___ Provided entries

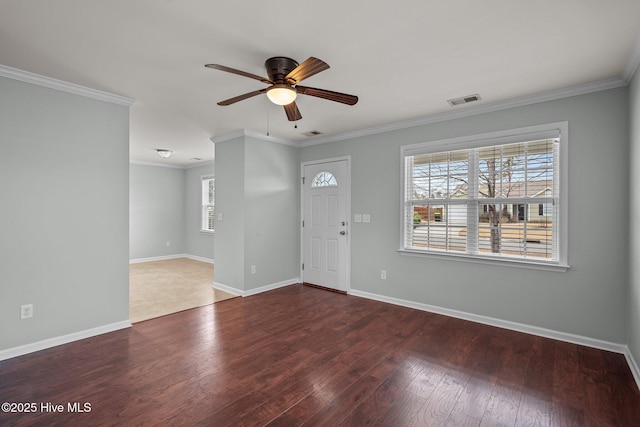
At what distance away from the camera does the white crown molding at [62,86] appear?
2662 millimetres

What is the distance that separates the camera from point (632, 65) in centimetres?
244

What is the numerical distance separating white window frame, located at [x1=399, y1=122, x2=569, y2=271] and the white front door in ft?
3.51

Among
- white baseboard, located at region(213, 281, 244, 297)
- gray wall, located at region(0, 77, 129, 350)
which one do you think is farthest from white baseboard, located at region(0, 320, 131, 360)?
white baseboard, located at region(213, 281, 244, 297)

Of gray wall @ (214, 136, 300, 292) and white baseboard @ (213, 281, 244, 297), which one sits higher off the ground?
gray wall @ (214, 136, 300, 292)

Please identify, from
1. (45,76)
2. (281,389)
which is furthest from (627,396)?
(45,76)

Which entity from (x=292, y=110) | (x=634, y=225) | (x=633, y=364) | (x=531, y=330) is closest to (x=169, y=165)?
(x=292, y=110)

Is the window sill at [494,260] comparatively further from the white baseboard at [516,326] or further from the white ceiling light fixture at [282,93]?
the white ceiling light fixture at [282,93]

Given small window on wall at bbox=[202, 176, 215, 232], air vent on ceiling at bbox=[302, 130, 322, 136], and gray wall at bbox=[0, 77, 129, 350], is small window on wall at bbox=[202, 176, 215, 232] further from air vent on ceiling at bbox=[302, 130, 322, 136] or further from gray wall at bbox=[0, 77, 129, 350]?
gray wall at bbox=[0, 77, 129, 350]

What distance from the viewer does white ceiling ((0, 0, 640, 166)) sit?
187 cm

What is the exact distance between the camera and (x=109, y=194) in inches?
128

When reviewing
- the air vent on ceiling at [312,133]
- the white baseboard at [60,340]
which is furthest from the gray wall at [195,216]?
the white baseboard at [60,340]

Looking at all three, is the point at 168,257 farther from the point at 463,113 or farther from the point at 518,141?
the point at 518,141

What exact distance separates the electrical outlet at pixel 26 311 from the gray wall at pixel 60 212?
3 cm

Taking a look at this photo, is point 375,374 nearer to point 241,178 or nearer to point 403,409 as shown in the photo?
point 403,409
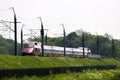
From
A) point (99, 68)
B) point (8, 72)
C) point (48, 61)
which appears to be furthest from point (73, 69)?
point (8, 72)

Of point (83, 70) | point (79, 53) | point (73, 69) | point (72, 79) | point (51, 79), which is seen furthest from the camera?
point (79, 53)

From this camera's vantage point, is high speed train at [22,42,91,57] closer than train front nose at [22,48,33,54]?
No

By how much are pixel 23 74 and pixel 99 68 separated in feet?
158

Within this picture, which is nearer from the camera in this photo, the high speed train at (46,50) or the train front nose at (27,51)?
the train front nose at (27,51)

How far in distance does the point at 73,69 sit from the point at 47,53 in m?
27.4

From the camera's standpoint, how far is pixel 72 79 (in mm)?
60281

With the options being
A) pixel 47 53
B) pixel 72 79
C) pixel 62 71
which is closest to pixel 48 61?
pixel 62 71

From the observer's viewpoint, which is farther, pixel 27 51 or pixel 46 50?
pixel 46 50

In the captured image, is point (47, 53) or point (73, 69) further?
point (47, 53)

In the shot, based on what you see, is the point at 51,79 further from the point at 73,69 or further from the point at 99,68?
the point at 99,68

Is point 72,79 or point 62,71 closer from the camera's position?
point 72,79

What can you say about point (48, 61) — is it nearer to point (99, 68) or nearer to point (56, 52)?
point (99, 68)

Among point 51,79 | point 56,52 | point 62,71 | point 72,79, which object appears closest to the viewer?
point 51,79

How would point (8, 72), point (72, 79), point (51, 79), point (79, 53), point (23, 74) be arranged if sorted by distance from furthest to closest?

______

Short problem → Copy out all of the material above word for word, leaving out the pictures.

Full answer →
At what distance away from the camera does the white crown molding at [62,86] appear?
2662 millimetres

What is the distance that separates the camera from point (632, 65) in centimetres?
244

What is the numerical distance separating white window frame, located at [x1=399, y1=122, x2=569, y2=271] and the white front door in ft?
3.51

Among
- white baseboard, located at region(213, 281, 244, 297)
- gray wall, located at region(0, 77, 129, 350)
which one do you think is farthest from white baseboard, located at region(0, 320, 131, 360)?
white baseboard, located at region(213, 281, 244, 297)

Of gray wall @ (214, 136, 300, 292) and white baseboard @ (213, 281, 244, 297), which one sits higher off the ground?
gray wall @ (214, 136, 300, 292)

Please identify, from
1. (45,76)
2. (281,389)
which is furthest from (627,396)?
(45,76)

Which entity from (x=292, y=110) | (x=634, y=225) | (x=633, y=364) | (x=531, y=330) is closest to (x=169, y=165)?
(x=292, y=110)

Is the window sill at [494,260] comparatively further from the white baseboard at [516,326] or further from the white ceiling light fixture at [282,93]?
the white ceiling light fixture at [282,93]

Given small window on wall at bbox=[202, 176, 215, 232], air vent on ceiling at bbox=[302, 130, 322, 136], and gray wall at bbox=[0, 77, 129, 350], is small window on wall at bbox=[202, 176, 215, 232] further from air vent on ceiling at bbox=[302, 130, 322, 136] or further from gray wall at bbox=[0, 77, 129, 350]?
gray wall at bbox=[0, 77, 129, 350]

What distance from the viewer does white ceiling ((0, 0, 640, 166)) sit?
187 cm

What is the exact distance between the camera and (x=109, y=194) in inches?
128

When reviewing
- the air vent on ceiling at [312,133]
- the white baseboard at [60,340]
which is furthest from the gray wall at [195,216]?
the white baseboard at [60,340]

Looking at all three, is the point at 168,257 farther from the point at 463,113 or farther from the point at 518,141?
the point at 518,141

What exact distance separates the electrical outlet at pixel 26 311 from the gray wall at pixel 60 212?
3 cm

Taking a look at this photo, is point 375,374 nearer to point 241,178 or nearer to point 403,409 as shown in the photo?
point 403,409
From
A) point (99, 68)
B) point (8, 72)
C) point (48, 61)
which appears to be furthest from point (73, 69)?
point (8, 72)

Of point (83, 70) | point (79, 53) | point (73, 69) | point (72, 79) | point (51, 79), which is seen furthest from the camera?
point (79, 53)

From this camera's vantage point, is high speed train at [22,42,91,57] closer than train front nose at [22,48,33,54]?
No

By how much are pixel 23 74 and pixel 99 68 separated in feet?
158

Within this picture, which is nearer from the camera in this photo, the high speed train at (46,50) or the train front nose at (27,51)?
the train front nose at (27,51)

How far in distance does the point at 73,69 sit from the point at 47,53 in m?
27.4

From the camera's standpoint, how far is pixel 72 79 (in mm)?
60281

With the options being
A) pixel 47 53
B) pixel 72 79
C) pixel 62 71
which is closest to pixel 48 61?
pixel 62 71

From the observer's viewpoint, which is farther, pixel 27 51 or pixel 46 50?
pixel 46 50

In the captured image, is point (47, 53) or point (73, 69) further?
point (47, 53)

In the shot, based on what you see, is the point at 51,79 further from the point at 73,69 or further from the point at 99,68?
the point at 99,68

Is point 72,79 or point 62,71 closer from the camera's position?
point 72,79

What can you say about point (48, 61) — is it nearer to point (99, 68) or nearer to point (56, 52)?
point (99, 68)

Among point 51,79 | point 56,52 | point 62,71 | point 72,79, which object appears closest to the viewer?
point 51,79

How would point (8, 72), point (72, 79), point (51, 79), point (79, 53), point (23, 74) be arranged if sorted by distance from furthest to closest?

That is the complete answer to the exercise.